Lightening over Nantucket’s Madaket BayIf life is a collection of moments, all strung together and played back in contrast and context to one another, then the defining moment from last summer’s trip to Nantucket was that of a lone cottage against a wide, evening sky.

The photo was taken from a narrow, wooden bridge on the western edge of Madaket’s Hither Creek. The shutter of my Canon Rebel XT’s lens was flung wide to capture dusk’s fleeting light. The sky was clear. The water was still. And while the clapboard house, framed by open water and empty sky, was splendid in its isolation, it doesn’t feel lonely; a warm light shines from within.

This year’s sojourn to our quiet little spot in the Atlantic was full of moments, too many to catalog as I regain my feel for dry land, and my taste for the pace of things.

One image, though, speaks volumes.

The week was punctuated by ever-changing weather. Days were long and lazy, broken by low fog, light drizzle, slate-gray skies, then fierce blue and blinding sun in equal turn. Most evenings involved distant — and often not so — lightning, thunder, and rain.

Our northwest-facing, second-floor porch there above Madaket Harbor was the ideal roost to take it all in.

Monday night, then, found the island locked down again as storms brewed along the eastern seaboard. Flights were canceled. The usual periodic buzz off twin-engine, Cessna 402s had quieted. Ethan and Edward scrambled around the table as my mother, Christofer, Jennifer, Abbi and I finished our family dinner with the doors opened wide.

Just over my shoulder, there above the bride, a burnt-orange sunset was interrupted by a dramatically low and fast moving cold front that seemed to touch the tops of the trees. We moved to the porch one-by-one. The clouds passed quickly, turning the still water to a simmer, twisting the boats on the moorings, and bringing a chill to the air.

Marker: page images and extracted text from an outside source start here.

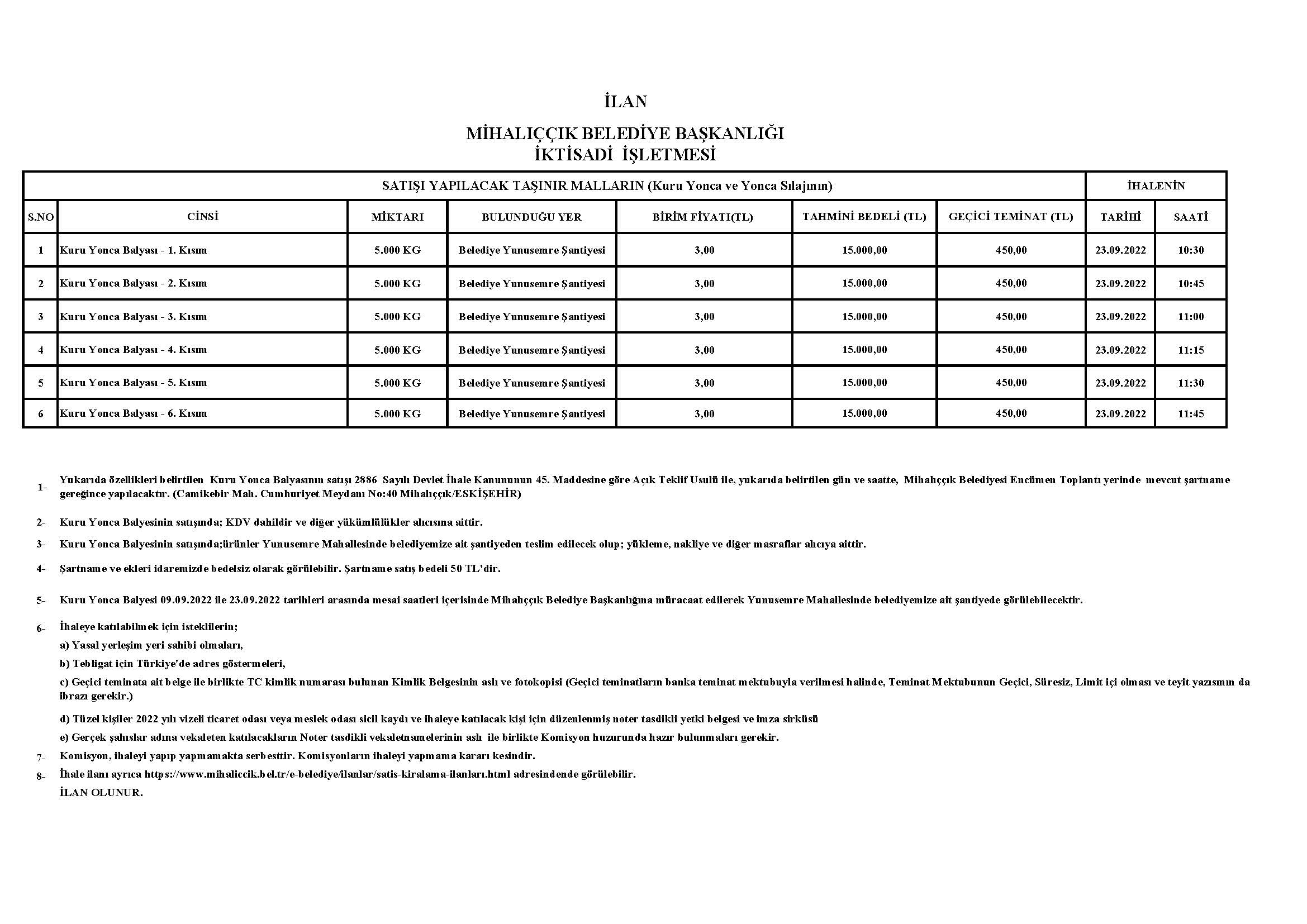 İLAN

MİHALIÇÇIK BELEDİYE BAŞKANLIĞI
İKTİSADİ İŞLETMESİ

| SATIŞI YAPILACAK TAŞINIR MALLARIN (Kuru Yonca ve Yonca Sılajının) | | | | | | | İHALENİN | |
|---|---|---|---|---|---|---|---|---|
| S.NO | CİNSİ | MİKTARI | BULUNDUĞU YER | BİRİM FİYATI(TL) | TAHMİNİ BEDELİ (TL) | GEÇİCİ TEMİNAT (TL) | TARİHİ | SAATİ |
| 1 | Kuru Yonca Balyası - 1. Kısım | 5.000 KG | Belediye Yunusemre Şantiyesi | 3,00 | 15.000,00 | 450,00 | 23.09.2022 | 10:30 |
| 2 | Kuru Yonca Balyası - 2. Kısım | 5.000 KG | Belediye Yunusemre Şantiyesi | 3,00 | 15.000,00 | 450,00 | 23.09.2022 | 10:45 |
| 3 | Kuru Yonca Balyası - 3. Kısım | 5.000 KG | Belediye Yunusemre Şantiyesi | 3,00 | 15.000,00 | 450,00 | 23.09.2022 | 11:00 |
| 4 | Kuru Yonca Balyası - 4. Kısım | 5.000 KG | Belediye Yunusemre Şantiyesi | 3,00 | 15.000,00 | 450,00 | 23.09.2022 | 11:15 |
| 5 | Kuru Yonca Balyası - 5. Kısım | 5.000 KG | Belediye Yunusemre Şantiyesi | 3,00 | 15.000,00 | 450,00 | 23.09.2022 | 11:30 |
| 6 | Kuru Yonca Balyası - 6. Kısım | 5.000 KG | Belediye Yunusemre Şantiyesi | 3,00 | 15.000,00 | 450,00 | 23.09.2022 | 11:45 |

1- Yukarıda özellikleri belirtilen Kuru Yonca Balyasının satışı 2886 Sayılı Devlet İhale Kanununun 45. Maddesine göre Açık Teklif Usulü ile, yukarıda belirtilen gün ve saatte, Mihalıççık Belediyesi Encümen Toplantı yerinde mevcut şartname gereğince yapılacaktır. (Camikebir Mah. Cumhuriyet Meydanı No:40 Mihalıççık/ESKİŞEHİR)

2- Kuru Yonca Balyesinin satışında; KDV dahildir ve diğer yükümlülükler alıcısına aittir.

3- Kuru Yonca Balyesinin satışında;ürünler Yunusemre Mahallesinde belediyemize ait şantiyeden teslim edilecek olup; yükleme, nakliye ve diğer masraflar alıcıya aittir.

4- Şartname ve ekleri idaremizde bedelsiz olarak görülebilir. Şartname satış bedeli 50 TL'dir.

5- Kuru Yonca Balyesi 09.09.2022 ile 23.09.2022 tarihleri arasında mesai saatleri içerisinde Mihalıççık Belediye Başkanlığına müracaat edilerek Yunusemre Mahallesinde belediyemize ait şantiyede görülebilecektir.

6- İhaleye katılabilmek için isteklilerin;
a) Yasal yerleşim yeri sahibi olmaları,
b) Tebligat için Türkiye'de adres göstermeleri,
c) Geçici teminata ait belge ile birlikte TC kimlik numarası bulunan Kimlik Belgesinin aslı ve fotokopisi (Geçici teminatların banka teminat mektubuyla verilmesi halinde, Teminat Mektubunun Geçici, Süresiz, Limit içi olması ve teyit yazısının da ibrazı gerekir.)
d) Tüzel kişiler 2022 yılı vizeli ticaret odası veya meslek odası sicil kaydı ve ihaleye katılacak kişi için düzenlenmiş noter tasdikli yetki belgesi ve imza sirküsü
e) Gerçek şahıslar adına vekaleten katılacakların Noter tasdikli vekaletnamelerinin aslı ile birlikte Komisyon huzurunda hazır bulunmaları gerekir.

7- Komisyon, ihaleyi yapıp yapmamakta serbesttir. Komisyonların ihaleyi yapmama kararı kesindir.

8- İhale ilanı ayrıca https://www.mihaliccik.bel.tr/e-belediye/ilanlar/satis-kiralama-ilanları.html adresindende görülebilir.
İLAN OLUNUR.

On the edge of the horizon, way to the south — past Tuckernuck Island, past Martha’s Vineyard, below Cape Cod — a dense wall of thick, dark-blue clouds began flashing. Ethan, wrapped in a blanket on Abbi’s lap, grew restless.

“Isn’t it beautiful?” my mom asked him.

“I don’t like lightning,” he said in his most-vulnerable, heart-breaking, five-year-old voice. “And I’m afraid of thunder.”

We took turns trying to explaining the phenomena of lightning and thunder as Ethan swung from exhileration (“That was a big one!”) to anxiety (“Oh no! What about the fishermen out there in the boats!?!”), as I tried in vain to snap one good photo (“Did you get that one, Uncle Benjamin?”).

We sat there — all seven of us huddled in blankets, jackets and caps — for over an hour as the storm moved slowly up the coast, confident that together, we were safe from the din.